→ **Record list**:
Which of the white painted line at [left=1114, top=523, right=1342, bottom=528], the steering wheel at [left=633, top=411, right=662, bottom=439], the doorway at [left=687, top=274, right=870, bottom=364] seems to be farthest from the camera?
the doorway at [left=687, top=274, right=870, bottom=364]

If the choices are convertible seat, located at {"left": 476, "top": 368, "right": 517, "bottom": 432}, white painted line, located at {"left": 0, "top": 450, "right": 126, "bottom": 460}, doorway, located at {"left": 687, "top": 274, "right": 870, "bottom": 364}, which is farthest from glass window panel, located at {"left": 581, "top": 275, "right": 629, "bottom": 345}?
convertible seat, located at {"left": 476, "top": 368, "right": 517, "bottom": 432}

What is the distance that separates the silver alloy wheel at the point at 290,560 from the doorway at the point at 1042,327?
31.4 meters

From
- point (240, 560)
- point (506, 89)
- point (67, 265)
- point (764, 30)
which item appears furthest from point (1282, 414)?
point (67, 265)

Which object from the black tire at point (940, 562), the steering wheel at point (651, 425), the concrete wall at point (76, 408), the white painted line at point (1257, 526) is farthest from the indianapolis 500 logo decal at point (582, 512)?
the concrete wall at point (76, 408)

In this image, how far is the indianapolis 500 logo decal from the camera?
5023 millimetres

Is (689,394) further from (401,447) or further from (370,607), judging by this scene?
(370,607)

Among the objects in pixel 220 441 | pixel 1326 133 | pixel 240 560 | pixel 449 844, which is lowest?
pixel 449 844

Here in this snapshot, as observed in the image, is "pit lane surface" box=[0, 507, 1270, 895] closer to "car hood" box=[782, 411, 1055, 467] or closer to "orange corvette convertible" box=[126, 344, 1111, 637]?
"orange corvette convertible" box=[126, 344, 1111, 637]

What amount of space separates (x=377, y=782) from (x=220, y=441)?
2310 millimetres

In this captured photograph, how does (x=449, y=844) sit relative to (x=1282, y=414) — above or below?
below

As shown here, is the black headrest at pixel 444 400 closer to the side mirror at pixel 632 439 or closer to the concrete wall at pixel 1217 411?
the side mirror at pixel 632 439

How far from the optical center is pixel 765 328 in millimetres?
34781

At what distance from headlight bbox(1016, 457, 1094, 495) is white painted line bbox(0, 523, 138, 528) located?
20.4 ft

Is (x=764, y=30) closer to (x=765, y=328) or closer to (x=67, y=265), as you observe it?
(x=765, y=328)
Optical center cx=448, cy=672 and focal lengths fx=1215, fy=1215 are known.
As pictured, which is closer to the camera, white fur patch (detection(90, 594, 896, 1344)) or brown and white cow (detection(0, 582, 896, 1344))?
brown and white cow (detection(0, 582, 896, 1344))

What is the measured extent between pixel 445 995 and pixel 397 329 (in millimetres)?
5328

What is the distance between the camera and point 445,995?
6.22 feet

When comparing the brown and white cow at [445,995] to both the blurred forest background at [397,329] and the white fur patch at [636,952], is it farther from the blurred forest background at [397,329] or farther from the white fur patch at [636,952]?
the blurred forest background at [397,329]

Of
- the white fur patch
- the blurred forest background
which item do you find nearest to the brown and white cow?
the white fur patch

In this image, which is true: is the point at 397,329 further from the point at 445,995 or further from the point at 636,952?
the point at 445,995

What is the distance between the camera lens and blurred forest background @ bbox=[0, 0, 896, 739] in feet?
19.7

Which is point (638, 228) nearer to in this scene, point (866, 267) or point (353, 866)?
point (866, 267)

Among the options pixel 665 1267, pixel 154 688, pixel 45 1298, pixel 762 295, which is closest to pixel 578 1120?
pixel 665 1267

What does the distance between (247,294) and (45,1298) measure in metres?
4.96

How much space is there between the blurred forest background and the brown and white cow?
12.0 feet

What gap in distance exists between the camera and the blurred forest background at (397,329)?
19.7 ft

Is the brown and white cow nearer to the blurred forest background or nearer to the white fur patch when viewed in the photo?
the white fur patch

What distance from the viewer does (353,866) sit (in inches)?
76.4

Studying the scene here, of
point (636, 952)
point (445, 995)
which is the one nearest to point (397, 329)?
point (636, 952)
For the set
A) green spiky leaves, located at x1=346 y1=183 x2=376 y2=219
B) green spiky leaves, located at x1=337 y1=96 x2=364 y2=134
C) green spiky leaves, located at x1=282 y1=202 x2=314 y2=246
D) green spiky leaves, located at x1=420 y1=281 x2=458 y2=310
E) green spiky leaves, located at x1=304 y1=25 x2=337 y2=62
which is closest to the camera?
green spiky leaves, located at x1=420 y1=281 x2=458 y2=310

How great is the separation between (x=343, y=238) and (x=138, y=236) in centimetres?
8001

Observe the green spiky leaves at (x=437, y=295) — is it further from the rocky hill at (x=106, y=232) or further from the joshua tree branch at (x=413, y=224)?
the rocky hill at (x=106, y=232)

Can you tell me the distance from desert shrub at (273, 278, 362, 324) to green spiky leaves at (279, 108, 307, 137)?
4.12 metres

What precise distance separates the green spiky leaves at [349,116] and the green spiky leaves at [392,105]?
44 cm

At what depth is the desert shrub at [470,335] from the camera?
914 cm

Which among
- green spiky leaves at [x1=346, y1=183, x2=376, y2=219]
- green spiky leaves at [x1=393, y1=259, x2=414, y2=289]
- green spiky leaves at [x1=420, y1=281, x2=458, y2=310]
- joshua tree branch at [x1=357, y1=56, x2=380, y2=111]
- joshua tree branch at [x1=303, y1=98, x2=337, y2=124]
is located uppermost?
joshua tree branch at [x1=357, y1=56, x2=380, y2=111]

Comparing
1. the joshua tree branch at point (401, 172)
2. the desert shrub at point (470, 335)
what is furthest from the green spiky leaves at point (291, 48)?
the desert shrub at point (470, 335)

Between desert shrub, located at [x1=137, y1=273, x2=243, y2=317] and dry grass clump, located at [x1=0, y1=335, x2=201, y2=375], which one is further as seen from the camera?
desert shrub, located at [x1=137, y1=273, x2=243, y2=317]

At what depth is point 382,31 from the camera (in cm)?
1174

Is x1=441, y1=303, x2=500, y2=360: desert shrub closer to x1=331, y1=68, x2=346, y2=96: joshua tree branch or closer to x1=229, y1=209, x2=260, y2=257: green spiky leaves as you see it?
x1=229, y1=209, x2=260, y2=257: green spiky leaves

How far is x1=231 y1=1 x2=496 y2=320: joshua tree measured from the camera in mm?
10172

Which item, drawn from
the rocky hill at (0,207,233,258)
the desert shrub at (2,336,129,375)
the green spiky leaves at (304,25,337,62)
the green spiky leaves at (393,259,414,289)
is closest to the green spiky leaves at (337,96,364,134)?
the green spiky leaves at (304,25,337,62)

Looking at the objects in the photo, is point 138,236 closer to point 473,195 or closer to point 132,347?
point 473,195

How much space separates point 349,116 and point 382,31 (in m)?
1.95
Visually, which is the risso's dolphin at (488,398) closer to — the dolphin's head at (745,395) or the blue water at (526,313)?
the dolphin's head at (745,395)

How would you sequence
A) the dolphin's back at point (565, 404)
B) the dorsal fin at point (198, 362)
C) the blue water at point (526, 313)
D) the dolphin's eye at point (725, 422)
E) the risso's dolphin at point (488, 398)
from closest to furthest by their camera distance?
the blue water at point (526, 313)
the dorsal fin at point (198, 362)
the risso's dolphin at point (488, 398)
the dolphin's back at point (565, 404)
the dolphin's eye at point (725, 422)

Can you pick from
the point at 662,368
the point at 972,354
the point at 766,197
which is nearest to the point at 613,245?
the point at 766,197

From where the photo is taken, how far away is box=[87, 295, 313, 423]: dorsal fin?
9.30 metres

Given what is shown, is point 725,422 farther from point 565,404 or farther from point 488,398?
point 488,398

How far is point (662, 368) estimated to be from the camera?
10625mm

→ **Written exercise**: Edit the items from the line that has "Given what is" through the end of the items so that "camera" becomes "viewer", keeping everything else the same.

→ **The output**:
Given what is shown, is point 725,422 farther from point 565,404 or farther from point 488,398?
point 488,398

How far is point (662, 368) estimated to be from the viewer?
10625mm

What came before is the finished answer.